作者
Peng Wang,Peng Tang,Hao Wang,Yuhang Liu,Qiang Li,Peng Zhang
摘要
The R-peak in electrocardiogram (ECG) signals is a critical physiological marker for the diagnosis of cardiovascular diseases. Although various R-peak detection methods have been proposed, their performance is often hindered by noise, especially in dynamic ECG monitoring. Furthermore, the potential of harnessing complementary information from 12-lead ECG signals has not been fully exploited. To address these challenges, this study conceptualized 12-lead ECG data as two-dimensional images and employed YOLOv5 as the model's backbone for R-peak detection, effectively transforming a signal segmentation task into an object detection task in images. Specifically, considering the characteristics of consistent R-peak positions across different leads, we proposed a strip attention mechanism to treat horizontal or vertical strips as tokens for computing inter- and intra-strip attention, enhancing the model's ability to capture R-peak positional information and likelihood. Additionally, a one-dimensional Manhattan distance-based NMS algorithm was used to minimize redundant detection frames, thereby enhancing model performance. The proposed model was rigorously evaluated on two publicly available datasets, INCART and LUDB, under varying noise conditions.

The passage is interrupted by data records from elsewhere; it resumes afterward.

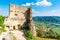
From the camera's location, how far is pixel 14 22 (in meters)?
23.5

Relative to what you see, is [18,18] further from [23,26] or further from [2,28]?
[2,28]

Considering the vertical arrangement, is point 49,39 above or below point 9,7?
below

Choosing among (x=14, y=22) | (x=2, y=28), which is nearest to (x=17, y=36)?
(x=2, y=28)

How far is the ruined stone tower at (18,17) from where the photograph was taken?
2298 cm

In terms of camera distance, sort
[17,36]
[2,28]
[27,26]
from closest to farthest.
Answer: [17,36]
[2,28]
[27,26]

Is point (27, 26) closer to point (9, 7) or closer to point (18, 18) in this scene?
point (18, 18)

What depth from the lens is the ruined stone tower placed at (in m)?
23.0

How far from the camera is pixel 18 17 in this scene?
23672 millimetres

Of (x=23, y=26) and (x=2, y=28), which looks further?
(x=23, y=26)

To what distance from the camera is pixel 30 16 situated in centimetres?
2302

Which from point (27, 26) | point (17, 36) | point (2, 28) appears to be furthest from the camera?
point (27, 26)

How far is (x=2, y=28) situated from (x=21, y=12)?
4204 mm

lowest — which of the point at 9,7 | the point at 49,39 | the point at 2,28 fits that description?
the point at 49,39

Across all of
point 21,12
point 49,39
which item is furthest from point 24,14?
point 49,39
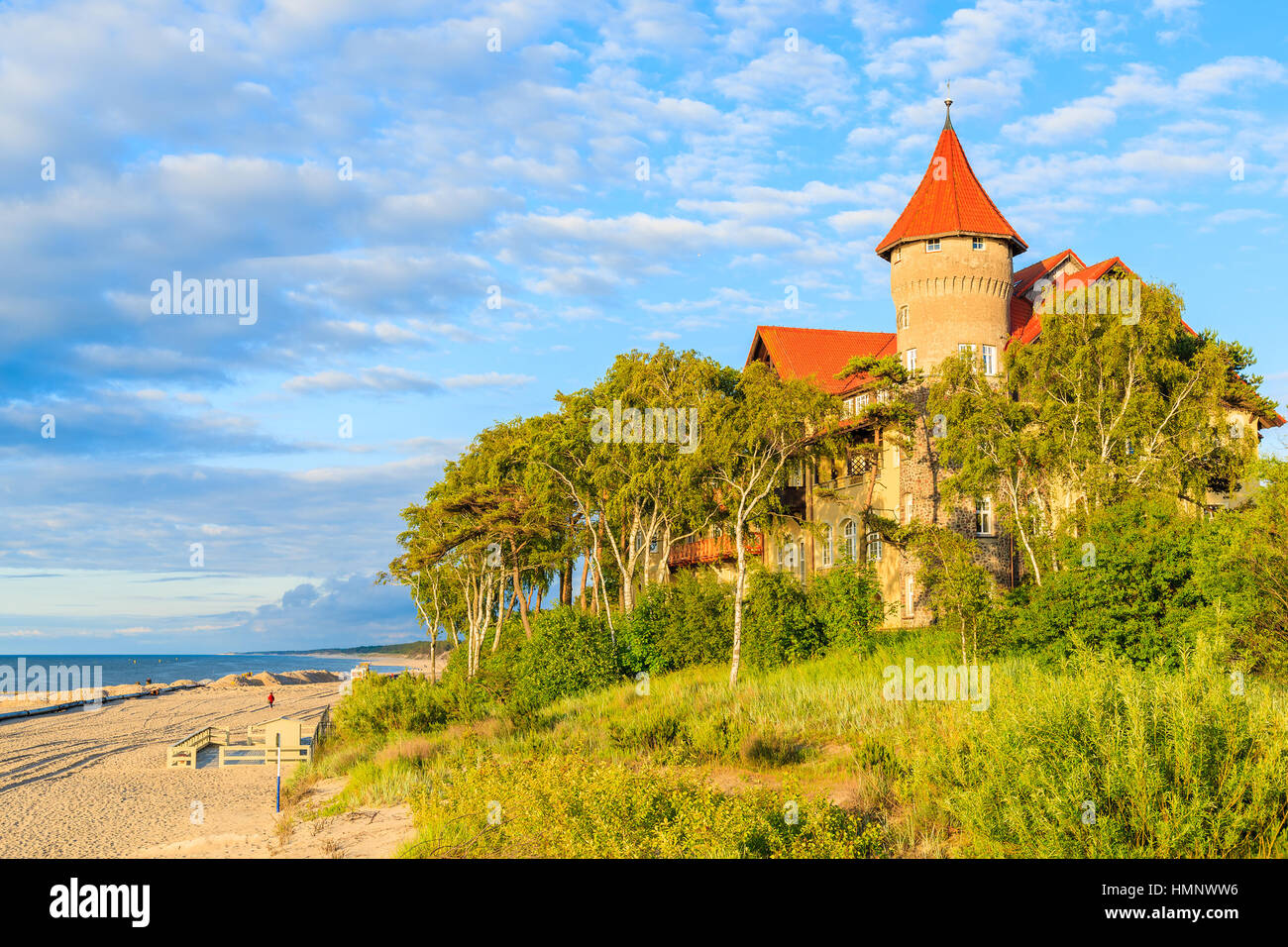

On the INCART dataset, the model achieved F1 scores of 99.97%, 99.86%, 99.63%, and 98.00% at noise levels of Original, SNR = 10 dB, SNR = 5 dB, and SNR = 0 dB, respectively. Similarly, on the LUDB dataset, the F1 scores were 99.89%, 100%, 100%, and 99.86% for the corresponding noise levels. Extensive testing across multiple datasets and noise scenarios demonstrated that the proposed model outperformed existing state-of-the-art methods in terms of accuracy, noise robustness, and generalization capability.